You play as Kyle Katarn - a freebooter who turned on the empire, but never went over completely to the rebels. Kyle is on the trail of a Dark Jedi named Jerec who (this being SW) killed Kyle's father. Unfortunately for Kyle, Jerec is not just a dark jedi, but a dark jedi lord - the sort of guy who cruises the galaxy in a mother-huge battlecruiser surrounded by clouds of tie fighters. Besides an army of jedi apprentices ("who ya' callin' 'padawan'?") Jerec is more than capable of handling any danger - something he proves in one of the cutscenes that open the game. (People have mixed feelings about the cutscenes, but I loved them, and thought they held up pretty well next to the movies, and that was BEFORE I saw "Phantom Menace".) Jerec has little time for Kyle - he's more interested in finding the lost "Valley of the Jedi", a sort of Jedi's Graveyard holding the energy of countless deceased knights. You'll be well into the game before you've even begin confronting Jerec's forces directly - by then realizing that your mission has less to do with revenge than saving the galaxy.

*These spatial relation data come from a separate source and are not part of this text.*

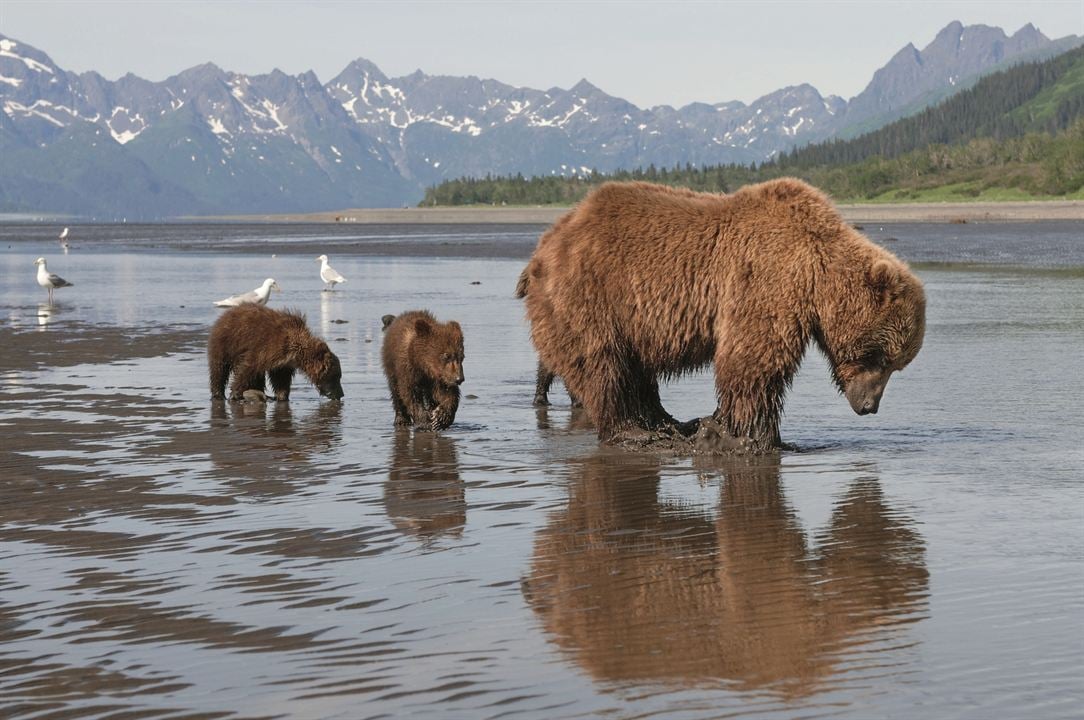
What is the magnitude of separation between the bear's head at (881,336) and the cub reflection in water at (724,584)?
4.95 feet

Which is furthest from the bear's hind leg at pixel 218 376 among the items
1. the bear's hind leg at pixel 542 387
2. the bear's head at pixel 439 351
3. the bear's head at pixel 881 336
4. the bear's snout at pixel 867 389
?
the bear's snout at pixel 867 389

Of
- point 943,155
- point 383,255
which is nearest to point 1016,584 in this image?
point 383,255

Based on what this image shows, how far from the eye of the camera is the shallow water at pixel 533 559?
5992mm

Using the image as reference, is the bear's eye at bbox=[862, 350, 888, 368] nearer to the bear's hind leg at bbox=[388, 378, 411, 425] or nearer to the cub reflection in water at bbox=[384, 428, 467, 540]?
the cub reflection in water at bbox=[384, 428, 467, 540]

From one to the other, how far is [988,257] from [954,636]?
4419 cm

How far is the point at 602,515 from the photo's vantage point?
375 inches

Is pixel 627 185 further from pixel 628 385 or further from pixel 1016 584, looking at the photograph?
pixel 1016 584

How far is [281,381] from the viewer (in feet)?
53.5

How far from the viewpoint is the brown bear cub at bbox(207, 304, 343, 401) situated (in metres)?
15.9

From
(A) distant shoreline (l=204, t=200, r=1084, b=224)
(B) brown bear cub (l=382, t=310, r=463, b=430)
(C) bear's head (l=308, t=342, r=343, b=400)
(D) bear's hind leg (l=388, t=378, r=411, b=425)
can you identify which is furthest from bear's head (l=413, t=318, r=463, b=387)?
(A) distant shoreline (l=204, t=200, r=1084, b=224)

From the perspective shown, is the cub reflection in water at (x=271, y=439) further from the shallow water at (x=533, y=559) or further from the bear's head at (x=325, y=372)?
the bear's head at (x=325, y=372)

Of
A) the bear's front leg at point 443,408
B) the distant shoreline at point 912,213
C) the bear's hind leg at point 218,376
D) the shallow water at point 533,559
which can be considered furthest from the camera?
the distant shoreline at point 912,213

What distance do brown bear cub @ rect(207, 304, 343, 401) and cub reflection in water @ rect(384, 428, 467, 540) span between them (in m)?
2.61

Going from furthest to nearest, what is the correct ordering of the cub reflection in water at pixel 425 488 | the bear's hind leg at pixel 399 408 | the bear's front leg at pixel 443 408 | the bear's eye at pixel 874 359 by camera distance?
the bear's hind leg at pixel 399 408, the bear's front leg at pixel 443 408, the bear's eye at pixel 874 359, the cub reflection in water at pixel 425 488
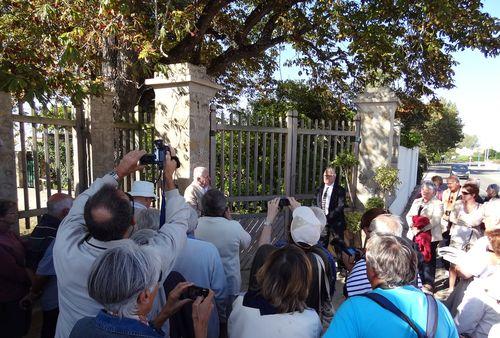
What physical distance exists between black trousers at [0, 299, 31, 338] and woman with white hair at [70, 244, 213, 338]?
62.2 inches

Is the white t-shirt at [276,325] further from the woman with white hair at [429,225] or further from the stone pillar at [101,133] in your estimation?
the woman with white hair at [429,225]

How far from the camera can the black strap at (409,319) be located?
148 cm

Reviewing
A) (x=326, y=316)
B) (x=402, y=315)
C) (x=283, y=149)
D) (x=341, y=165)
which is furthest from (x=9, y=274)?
(x=341, y=165)

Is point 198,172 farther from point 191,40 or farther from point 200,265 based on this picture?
point 191,40

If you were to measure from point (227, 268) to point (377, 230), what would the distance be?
3.93 ft

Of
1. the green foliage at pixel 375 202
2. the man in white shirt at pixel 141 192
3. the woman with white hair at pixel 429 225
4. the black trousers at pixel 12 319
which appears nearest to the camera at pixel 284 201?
the man in white shirt at pixel 141 192

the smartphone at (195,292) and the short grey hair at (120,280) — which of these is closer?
the short grey hair at (120,280)

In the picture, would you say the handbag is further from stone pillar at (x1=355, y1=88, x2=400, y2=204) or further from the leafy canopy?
stone pillar at (x1=355, y1=88, x2=400, y2=204)

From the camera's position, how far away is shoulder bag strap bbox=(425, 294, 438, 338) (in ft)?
4.90

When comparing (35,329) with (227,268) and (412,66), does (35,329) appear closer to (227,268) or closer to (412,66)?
(227,268)

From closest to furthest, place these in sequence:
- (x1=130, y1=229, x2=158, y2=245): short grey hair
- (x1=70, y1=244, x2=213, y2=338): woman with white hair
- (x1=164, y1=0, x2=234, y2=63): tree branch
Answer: (x1=70, y1=244, x2=213, y2=338): woman with white hair
(x1=130, y1=229, x2=158, y2=245): short grey hair
(x1=164, y1=0, x2=234, y2=63): tree branch

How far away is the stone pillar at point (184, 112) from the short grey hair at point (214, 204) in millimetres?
1447

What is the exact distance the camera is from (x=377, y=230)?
2.48 meters

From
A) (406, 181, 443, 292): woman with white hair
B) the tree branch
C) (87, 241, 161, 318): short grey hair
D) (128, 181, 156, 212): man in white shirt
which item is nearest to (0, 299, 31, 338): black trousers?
(128, 181, 156, 212): man in white shirt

The game has about 20 levels - with problem solving sometimes being more important than marksmanship. The game has you traveling to fewer different planets than the original DF - this makes the story more coherent and progressive though , in the final levels, it does drag the story out. (On the planet of the Valley, you go from rocky canyons surrounding an imperial excavation to the excavation itself, then into the dig, then down through the subterrenean imperial installation in the excavation, going deeper and deeper into the planet - and it all seems to last forever). Some of the level ideas are brilliant - the cargo-transport tubes of Nar Shadaa, the aquaducts of Sulon, the insides of Jerec's tower at Baron's Hed and the tumbling innards of a spaceship that is about to crash. Through it all, the sound effects and John Williams' score remain truthful to Star Wars. The game is a techno masterpiece, but it's plotting and level design point can't be chalked up to pentium computers with good hardware acceleration. (After JK, my next FPS was Quake2, which was not as good. Star Trek: Elite Force, was another great shooter, but despite better graphics, one only sometimes matching JK in storyline and level design, and soemtimes falling behind it despite the greater technology available).
I ran this game on my P166 with a 12mb 3DFx card and had no problems. It ran sort of okay on my winXP P4, though there were hiccups I could probably pass of on my Savage4 card. One caveat - LucasArts released an expansion disk using an updated engine: Mysteries of the Sith, which lacked the FMV cut scenes or tighter storyline of JK, but offered much more challenging levels. I bought JK in 1999 when it was packaged with MotS, but I doubt this edition has it similarly bundled. Before buying it here, I suggest you search for the two-game pack on an on-line auction and only buy this ed. when that search becomes fruitless. But don't give up without a fight or I will find your lack of faith most dissappointing.